Allerdings stimmt dies nicht immer. Manche Gefühlsmenschen neigen dazu, ihren Emotionen zu viel Bedeutung beizumessen und negativen Gefühlen zu stark nachzugeben. So reagieren sie gerade im ersten Moment einer Enttäuschung nicht immer diplomatisch und verbauen sich damit Chancen – gerade auch im beruflichen Kontext.
Zudem sind manche Gefühlsmenschen regelrechte Emotionsjunkies oder Dramaqueens. Sie schwanken zwischen himmelhochjauchzend und zu Tode betrübt. Dann löst im schlimmsten Fall schon ein kleiner Misserfolg eine depressive Verstimmung aus.
Hier und da setzen sich in Gefühlsmenschen auch Bitterkeit und Wut fest, besonders wenn ihnen übel mitgespielt wurde. Denn sie erspüren auch die Emotionen und Beweggründe anderer oft sehr genau und erkennen Beschämungen eher als andere und empfinden sie tiefer.
Für Gefühlsmenschen ist daher beim Umgang mit Misserfolg zum einen wichtig, einen sicheren Ort zu haben, wo sie ihre Gefühle herauslassen können, damit sie sich nicht anderswo Bahn brechen. Zum anderen sollten Gefühlsmenschen lernen, ihre Emotionen zwar zu erleben und wahrzunehmen, aber sich nicht von ihnen leiten zu lassen. Nicht jedes Gefühl erfordert eine direkte Reaktion. Das müssen Gefühlsmenschen lernen.
Zu guter Letzt gilt es als Gefühlsmensch, Emotionen auch wieder loszulassen und dem Beispiel der Denker und Macher zu folgen und das Erlebte praktisch und kognitiv zu verarbeiten.
Wo Macher das Innehalten lernen und Denker ihr Grübeln begrenzen müssen, müssen Gefühlsmenschen lernen, ihre Emotionen auch wieder ziehen zu lassen.
Welcher Persönlichkeitstyp bist du?

*AUFGABENSTELLUNG*
Schreibe den Auszug über Gefühlsmenschen und ihren Umgang mit Misserfolg im Anschluss an seinen letzten Satz weiter.

*BEREITGESTELLTES MATERIAL*
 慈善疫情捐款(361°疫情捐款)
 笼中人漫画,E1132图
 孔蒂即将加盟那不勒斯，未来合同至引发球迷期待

*ERGEBNIS DER AUFGABE*
Vermutlich hast du beim Lesen bereits überlegt, welcher Persönlichkeitstyp du bist. Eventuell hast du dich direkt in einer Beschreibung wiedererkannt oder aber du schwankst, weil du Anteile mehrerer Typen bei dir entdeckst.
Tatsächlich reagieren die wenigsten Menschen immer auf die exakt gleiche Weise auf Misserfolg oder Scheitern. Das liegt zum einen daran, dass uns das Platzen verschiedener Lebensträume auf unterschiedliche Weise trifft. Es kann sein, dass du einen Jobverlust sehr pragmatisch angehst, dich eine Trennung aber emotional total durchrüttelt.
Auch passen wir uns in unserer Reaktion unserem Umfeld an. In manchen Lebenskrisen erwarten wir Durchhalten von uns und anderen, während in anderen das Zeigen emotionaler Reaktionen akzeptiert und sogar erwartet wird.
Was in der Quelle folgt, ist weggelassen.